→ Reading text:
____________

Coronavirus patients report hiccups as a surprising symptom in 2 case studies. Experts say it's not far-fetched.

Coronavirus patients report hiccups as a surprising symptom in 2 case studies. Experts say it's not far-fetched.
A man wears a protective face mask decorated with a question mark during coronavirus outbreak in New York, May 22, 2020.Mike Segar/Reuters
  • Two case studies have described unusual COVID-19 cases in which hiccups appeared to be the only major symptom.
  • It's possible hiccups are a rare symptom of COVID-19, but there hasn't been enough research to say for sure, according to medical experts.

Doctors at Cook County Health's Department of Emergency Medicine reported an unusual case of COVID-19 in April: A patient whose main symptom appeared to be hiccups.

The 62-year-old man had arrived at the ER after hiccuping for four days straight, with no idea as to why. He'd also lost 25 pounds over four months.

Thinking the man might have a tumor between his lungs, the doctors gave him a chest X-ray. Instead, the scans showed "ground-glass," a common characteristic in COVID-19 patients' lungs that causes them to appear cloudy on a scan. They tested the man for COVID-19; he was positive.

A similar story played out in another case study published in June, which has not been peer reviewed. A 64-year-old man came to the emergency room with persistent hiccups and wheezing. His doctors did a chest X-ray, saw ground-glass patterns, then tested the patient for COVID-19. He was positive, too.

The question both of these case studies explore — are persistent hiccups a symptom of COVID-19? — doesn't yet have a solid answer. Other than these two examples, the association between hiccups and the new coronavirus has not been studied much.

____________

→ Record excerpts:
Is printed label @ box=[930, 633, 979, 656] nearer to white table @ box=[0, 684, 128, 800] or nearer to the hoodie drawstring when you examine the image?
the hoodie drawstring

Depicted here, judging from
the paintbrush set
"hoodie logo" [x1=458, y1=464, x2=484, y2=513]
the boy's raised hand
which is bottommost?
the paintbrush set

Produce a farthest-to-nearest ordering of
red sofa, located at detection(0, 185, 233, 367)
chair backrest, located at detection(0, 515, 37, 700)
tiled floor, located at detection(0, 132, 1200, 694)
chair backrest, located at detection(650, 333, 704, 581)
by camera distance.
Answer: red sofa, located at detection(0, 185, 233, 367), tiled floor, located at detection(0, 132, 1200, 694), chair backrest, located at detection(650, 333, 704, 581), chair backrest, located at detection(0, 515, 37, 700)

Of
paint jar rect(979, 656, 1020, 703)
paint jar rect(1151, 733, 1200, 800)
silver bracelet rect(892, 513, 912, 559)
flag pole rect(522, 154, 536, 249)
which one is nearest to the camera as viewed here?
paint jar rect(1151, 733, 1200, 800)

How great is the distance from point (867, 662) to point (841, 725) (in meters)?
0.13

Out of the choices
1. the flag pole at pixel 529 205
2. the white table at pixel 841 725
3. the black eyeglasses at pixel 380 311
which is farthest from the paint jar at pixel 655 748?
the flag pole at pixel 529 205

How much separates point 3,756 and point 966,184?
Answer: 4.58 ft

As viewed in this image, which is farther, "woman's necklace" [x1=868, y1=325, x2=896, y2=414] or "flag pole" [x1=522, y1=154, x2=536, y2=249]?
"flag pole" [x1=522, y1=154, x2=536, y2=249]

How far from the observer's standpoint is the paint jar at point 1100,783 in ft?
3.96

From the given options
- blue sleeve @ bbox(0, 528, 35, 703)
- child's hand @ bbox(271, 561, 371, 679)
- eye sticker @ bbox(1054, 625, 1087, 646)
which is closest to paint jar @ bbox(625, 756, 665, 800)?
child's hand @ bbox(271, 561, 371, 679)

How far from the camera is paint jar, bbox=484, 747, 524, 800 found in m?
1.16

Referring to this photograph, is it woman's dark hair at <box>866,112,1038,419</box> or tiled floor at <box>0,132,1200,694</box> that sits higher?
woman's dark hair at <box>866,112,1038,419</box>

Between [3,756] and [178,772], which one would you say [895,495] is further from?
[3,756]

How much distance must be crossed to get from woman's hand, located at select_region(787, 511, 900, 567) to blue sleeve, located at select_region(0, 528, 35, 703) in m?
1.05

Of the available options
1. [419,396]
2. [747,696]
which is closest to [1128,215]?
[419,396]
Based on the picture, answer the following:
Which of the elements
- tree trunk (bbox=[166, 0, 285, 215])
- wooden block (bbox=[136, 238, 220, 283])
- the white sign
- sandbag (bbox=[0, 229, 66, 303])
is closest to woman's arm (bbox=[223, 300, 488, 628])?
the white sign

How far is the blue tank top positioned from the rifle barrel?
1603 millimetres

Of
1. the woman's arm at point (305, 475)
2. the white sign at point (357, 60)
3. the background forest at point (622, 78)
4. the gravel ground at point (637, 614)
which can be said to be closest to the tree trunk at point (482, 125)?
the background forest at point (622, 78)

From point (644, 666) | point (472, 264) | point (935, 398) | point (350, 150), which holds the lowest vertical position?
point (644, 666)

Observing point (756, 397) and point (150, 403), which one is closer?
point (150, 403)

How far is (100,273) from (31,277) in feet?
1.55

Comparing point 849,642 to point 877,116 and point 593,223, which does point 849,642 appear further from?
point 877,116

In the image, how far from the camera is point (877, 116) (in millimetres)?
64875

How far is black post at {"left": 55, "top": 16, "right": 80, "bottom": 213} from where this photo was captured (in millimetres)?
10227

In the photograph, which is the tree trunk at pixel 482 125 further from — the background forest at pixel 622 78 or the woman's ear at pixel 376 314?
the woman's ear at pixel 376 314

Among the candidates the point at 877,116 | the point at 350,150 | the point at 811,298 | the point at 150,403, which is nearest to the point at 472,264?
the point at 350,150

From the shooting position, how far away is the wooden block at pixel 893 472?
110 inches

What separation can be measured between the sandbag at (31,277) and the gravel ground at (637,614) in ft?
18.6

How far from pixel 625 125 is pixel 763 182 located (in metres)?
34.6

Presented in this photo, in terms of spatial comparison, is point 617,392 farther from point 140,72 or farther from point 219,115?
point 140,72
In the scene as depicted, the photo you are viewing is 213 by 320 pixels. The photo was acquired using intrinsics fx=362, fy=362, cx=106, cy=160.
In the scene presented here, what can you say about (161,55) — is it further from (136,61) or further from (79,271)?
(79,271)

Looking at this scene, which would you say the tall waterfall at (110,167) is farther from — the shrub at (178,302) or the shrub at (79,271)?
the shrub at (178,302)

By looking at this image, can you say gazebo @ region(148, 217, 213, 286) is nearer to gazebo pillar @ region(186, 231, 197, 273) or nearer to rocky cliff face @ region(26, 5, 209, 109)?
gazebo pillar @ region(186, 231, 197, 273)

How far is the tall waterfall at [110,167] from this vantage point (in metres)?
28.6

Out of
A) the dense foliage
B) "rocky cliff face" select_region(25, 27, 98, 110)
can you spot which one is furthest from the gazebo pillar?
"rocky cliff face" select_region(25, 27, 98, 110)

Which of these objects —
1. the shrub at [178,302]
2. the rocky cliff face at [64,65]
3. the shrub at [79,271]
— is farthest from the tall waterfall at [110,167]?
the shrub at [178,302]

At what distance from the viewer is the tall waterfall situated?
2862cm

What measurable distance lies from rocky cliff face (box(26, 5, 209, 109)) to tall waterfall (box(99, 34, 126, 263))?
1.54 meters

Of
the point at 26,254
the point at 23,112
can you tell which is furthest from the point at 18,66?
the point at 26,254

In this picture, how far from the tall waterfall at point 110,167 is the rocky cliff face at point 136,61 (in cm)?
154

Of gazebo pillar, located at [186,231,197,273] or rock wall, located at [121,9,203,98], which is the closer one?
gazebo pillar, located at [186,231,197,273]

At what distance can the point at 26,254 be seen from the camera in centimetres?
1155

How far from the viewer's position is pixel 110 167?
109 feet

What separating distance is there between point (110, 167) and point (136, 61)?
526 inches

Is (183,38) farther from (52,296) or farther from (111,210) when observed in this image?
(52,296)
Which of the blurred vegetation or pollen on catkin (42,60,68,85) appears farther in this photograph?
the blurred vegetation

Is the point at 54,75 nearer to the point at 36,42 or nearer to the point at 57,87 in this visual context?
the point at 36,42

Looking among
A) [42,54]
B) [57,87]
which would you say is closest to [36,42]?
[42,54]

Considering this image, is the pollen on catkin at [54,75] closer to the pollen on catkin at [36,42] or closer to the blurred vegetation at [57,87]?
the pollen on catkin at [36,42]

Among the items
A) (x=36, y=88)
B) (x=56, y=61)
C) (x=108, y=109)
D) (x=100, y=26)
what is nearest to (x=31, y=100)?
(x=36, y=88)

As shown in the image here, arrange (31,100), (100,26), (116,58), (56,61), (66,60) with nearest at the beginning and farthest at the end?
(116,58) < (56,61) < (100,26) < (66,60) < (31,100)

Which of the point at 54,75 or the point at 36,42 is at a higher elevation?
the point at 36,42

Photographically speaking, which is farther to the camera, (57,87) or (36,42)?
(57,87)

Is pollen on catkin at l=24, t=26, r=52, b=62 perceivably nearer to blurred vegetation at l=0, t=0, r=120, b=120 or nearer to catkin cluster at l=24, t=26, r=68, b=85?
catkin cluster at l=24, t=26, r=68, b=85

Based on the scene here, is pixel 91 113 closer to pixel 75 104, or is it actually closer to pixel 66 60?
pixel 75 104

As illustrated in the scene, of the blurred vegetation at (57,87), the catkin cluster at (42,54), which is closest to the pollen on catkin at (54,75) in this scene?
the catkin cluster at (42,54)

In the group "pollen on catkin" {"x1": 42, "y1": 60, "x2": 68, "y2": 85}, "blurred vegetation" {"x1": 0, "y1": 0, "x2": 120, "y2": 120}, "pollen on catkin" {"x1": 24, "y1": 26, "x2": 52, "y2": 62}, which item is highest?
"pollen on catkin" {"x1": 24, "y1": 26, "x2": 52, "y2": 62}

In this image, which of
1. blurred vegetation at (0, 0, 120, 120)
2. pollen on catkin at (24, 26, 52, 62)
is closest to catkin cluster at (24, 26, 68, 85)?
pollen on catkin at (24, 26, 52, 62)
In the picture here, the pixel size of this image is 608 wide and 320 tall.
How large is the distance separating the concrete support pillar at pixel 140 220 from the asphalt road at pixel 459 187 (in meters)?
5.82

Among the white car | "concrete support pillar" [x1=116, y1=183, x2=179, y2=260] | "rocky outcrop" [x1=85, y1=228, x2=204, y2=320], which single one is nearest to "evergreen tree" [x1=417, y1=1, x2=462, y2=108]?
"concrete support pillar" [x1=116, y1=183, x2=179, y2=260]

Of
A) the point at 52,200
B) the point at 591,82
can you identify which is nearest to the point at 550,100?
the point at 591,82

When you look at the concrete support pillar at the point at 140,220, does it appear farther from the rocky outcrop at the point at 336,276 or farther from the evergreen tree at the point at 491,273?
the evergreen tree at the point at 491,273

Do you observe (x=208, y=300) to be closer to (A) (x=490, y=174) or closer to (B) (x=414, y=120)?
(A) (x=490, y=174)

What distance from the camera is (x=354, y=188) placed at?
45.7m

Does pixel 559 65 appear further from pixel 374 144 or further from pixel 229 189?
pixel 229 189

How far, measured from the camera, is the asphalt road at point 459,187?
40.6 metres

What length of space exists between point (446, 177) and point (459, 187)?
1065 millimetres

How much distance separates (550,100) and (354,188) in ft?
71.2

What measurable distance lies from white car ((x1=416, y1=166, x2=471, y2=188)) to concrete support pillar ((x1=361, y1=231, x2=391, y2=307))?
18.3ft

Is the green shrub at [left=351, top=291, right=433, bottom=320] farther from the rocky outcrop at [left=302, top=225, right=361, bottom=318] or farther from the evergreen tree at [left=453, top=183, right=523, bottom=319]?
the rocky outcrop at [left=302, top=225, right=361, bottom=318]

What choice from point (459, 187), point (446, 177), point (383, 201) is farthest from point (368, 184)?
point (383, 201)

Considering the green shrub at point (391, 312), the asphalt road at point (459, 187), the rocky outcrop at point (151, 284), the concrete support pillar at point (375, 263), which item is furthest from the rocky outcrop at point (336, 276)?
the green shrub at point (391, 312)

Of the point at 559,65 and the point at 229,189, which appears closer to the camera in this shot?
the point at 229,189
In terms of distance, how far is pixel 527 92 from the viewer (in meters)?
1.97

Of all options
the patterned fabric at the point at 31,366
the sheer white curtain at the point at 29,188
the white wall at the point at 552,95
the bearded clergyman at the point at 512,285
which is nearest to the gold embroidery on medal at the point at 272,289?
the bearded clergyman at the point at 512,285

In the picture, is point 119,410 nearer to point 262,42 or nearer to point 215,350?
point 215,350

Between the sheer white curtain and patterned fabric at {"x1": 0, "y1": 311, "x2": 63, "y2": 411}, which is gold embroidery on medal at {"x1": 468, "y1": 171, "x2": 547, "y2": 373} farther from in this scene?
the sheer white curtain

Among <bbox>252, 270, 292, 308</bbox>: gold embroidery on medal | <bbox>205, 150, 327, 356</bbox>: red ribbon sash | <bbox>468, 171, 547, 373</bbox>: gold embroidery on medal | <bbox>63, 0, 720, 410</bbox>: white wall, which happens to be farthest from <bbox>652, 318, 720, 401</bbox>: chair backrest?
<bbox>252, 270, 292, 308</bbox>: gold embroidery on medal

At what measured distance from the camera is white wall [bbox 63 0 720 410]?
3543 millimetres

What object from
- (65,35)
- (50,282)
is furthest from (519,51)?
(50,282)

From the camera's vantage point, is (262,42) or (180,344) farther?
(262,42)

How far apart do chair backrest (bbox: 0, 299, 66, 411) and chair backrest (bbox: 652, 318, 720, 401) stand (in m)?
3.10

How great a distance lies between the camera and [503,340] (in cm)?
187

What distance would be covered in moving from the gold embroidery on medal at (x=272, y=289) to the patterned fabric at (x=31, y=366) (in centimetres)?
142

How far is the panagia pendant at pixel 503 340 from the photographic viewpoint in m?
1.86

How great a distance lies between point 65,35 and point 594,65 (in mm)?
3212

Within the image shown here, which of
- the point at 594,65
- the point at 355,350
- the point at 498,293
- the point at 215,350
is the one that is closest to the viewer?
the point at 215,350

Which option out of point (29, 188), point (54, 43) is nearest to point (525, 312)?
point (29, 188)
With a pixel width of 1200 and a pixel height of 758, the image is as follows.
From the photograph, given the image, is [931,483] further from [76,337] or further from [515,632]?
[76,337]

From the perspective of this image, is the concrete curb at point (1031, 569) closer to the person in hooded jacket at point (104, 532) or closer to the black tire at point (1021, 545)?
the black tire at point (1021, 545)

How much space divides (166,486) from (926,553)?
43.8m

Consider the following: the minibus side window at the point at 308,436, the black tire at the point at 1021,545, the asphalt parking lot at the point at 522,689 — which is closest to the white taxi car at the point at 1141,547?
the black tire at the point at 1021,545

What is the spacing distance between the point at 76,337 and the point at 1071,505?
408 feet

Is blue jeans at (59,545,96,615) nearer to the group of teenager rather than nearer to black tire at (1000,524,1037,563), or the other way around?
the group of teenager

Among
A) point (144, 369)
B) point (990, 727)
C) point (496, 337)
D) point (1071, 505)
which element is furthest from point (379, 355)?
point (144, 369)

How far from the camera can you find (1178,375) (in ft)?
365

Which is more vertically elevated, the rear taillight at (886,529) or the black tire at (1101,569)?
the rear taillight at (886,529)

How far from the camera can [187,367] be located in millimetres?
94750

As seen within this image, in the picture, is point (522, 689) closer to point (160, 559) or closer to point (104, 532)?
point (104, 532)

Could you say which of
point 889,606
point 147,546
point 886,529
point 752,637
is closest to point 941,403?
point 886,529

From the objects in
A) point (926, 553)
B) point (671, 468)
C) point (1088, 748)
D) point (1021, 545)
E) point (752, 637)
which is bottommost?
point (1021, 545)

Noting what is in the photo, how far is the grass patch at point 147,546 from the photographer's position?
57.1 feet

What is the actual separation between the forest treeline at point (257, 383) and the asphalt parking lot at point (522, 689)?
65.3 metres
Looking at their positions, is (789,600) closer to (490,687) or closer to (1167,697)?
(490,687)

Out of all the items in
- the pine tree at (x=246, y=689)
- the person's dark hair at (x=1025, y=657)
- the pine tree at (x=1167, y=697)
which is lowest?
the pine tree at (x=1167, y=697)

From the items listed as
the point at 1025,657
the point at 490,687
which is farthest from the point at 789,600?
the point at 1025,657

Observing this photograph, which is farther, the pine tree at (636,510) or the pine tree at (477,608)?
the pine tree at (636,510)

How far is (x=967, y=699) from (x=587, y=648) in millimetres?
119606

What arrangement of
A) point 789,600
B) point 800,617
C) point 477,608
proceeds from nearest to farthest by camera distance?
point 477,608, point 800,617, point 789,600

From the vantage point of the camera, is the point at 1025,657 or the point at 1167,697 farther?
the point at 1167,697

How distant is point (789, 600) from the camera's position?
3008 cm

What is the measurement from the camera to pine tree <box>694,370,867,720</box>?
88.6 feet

____________

→ Work request: Could you return the article on hiccups as a COVID-19 symptom in full, with every word and line unchanged?

→ Expected answer:
Coronavirus patients report hiccups as a surprising symptom in 2 case studies. Experts say it's not far-fetched.

Coronavirus patients report hiccups as a surprising symptom in 2 case studies. Experts say it's not far-fetched.
A man wears a protective face mask decorated with a question mark during coronavirus outbreak in New York, May 22, 2020.Mike Segar/Reuters
  • Two case studies have described unusual COVID-19 cases in which hiccups appeared to be the only major symptom.
  • It's possible hiccups are a rare symptom of COVID-19, but there hasn't been enough research to say for sure, according to medical experts.

Doctors at Cook County Health's Department of Emergency Medicine reported an unusual case of COVID-19 in April: A patient whose main symptom appeared to be hiccups.

The 62-year-old man had arrived at the ER after hiccuping for four days straight, with no idea as to why. He'd also lost 25 pounds over four months.

Thinking the man might have a tumor between his lungs, the doctors gave him a chest X-ray. Instead, the scans showed "ground-glass," a common characteristic in COVID-19 patients' lungs that causes them to appear cloudy on a scan. They tested the man for COVID-19; he was positive.

A similar story played out in another case study published in June, which has not been peer reviewed. A 64-year-old man came to the emergency room with persistent hiccups and wheezing. His doctors did a chest X-ray, saw ground-glass patterns, then tested the patient for COVID-19. He was positive, too.

The question both of these case studies explore — are persistent hiccups a symptom of COVID-19? — doesn't yet have a solid answer. Other than these two examples, the association between hiccups and the new coronavirus has not been studied much.